Last year in the height of the pandemic, many people wondered aloud about an impending apocalypse. Some of the commentary was light-hearted zombie jokes, others sincere concerns about the state of the world. Amidst all the end-of-days rhetoric, an Indigenous Twitter user noted “Something I don’t think occurs to settlers is that Indigenous people already are living in a post-apocalyptic world.” If you have not considered this statement before, I encourage you to take a slow breath and sit with it for a while.
This Monday we will celebrate Indigenous People’s Day, formerly Columbus Day. Monday is a chance to acknowledge that Columbus did not discover America, Indigenous people did. Monday is also a chance to remember that Native Americans continue to live in a post-apocalyptic nightmare, dealing with extremely high rates of Covid; generational trauma of Christian-based residential schools; an abhorrent number of missing women and children; and other deep inequities that go along with life on and off the reservation.

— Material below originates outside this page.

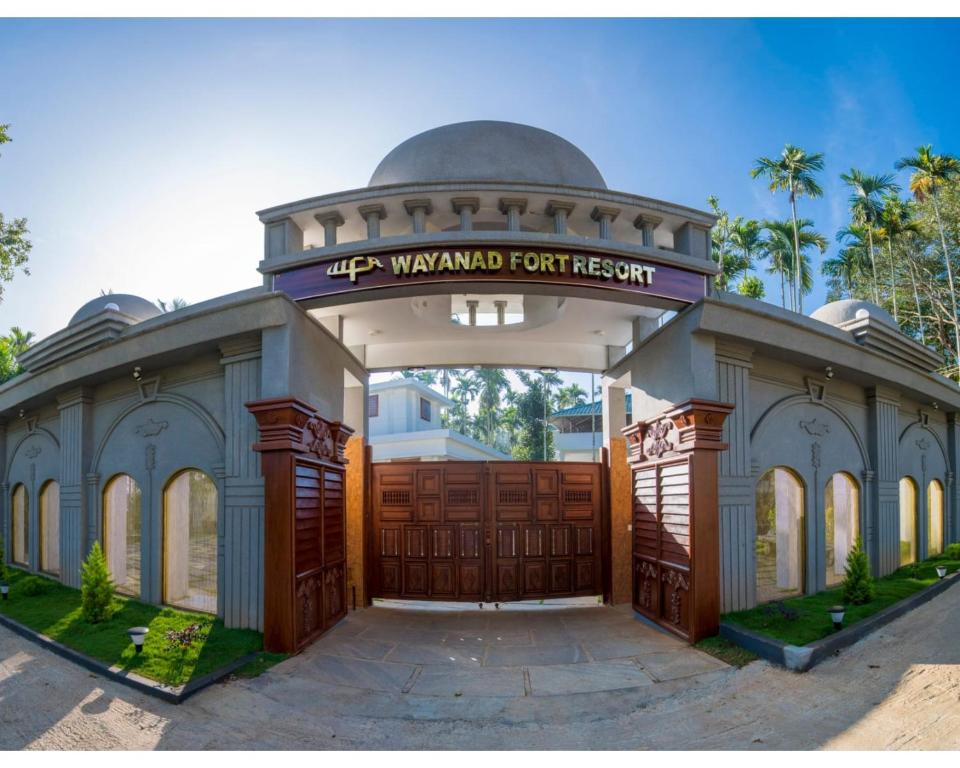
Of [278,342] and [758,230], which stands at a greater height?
[758,230]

I believe that as Christian Americans, we are called to acknowledge the sins of our ancestors, and to repent not just through prayer, but to atone through right action.
You’ve maybe been at an event where the speaker starts out by saying “My name is Holly and I am currently on stolen Nacotchank land.” This year, I encourage you to take the practice of land naming a step further and donate to local tribal organizations; support indigenous authors and artists; and learn more about the land you occupy.

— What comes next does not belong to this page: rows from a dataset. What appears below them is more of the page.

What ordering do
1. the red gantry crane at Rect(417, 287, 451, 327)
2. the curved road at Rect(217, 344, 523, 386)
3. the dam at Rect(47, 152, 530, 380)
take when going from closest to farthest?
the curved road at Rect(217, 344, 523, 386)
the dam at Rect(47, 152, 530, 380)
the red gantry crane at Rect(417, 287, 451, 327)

Let us take time this weekend to consider the history of colonization not taught in schools. Let us sit with our own biases, and current complacencies in the plight of Native American people. This weekend is not the time to look away. This is an opportunity to sit with ourselves, sit with God, and know that we are called as followers of Christ to do better. May it be so.
In peace and community and land back,
Questions to Ponder:
- What stolen land are you on? What land is our church on?
- What did you learn about colonization of the Americas in school? In church?
- How can we reconcile the history of Christian colonialism in the United States, with our current mission to nurture love of God and love of neighbor in the world? Where might healing and reconciliation occur?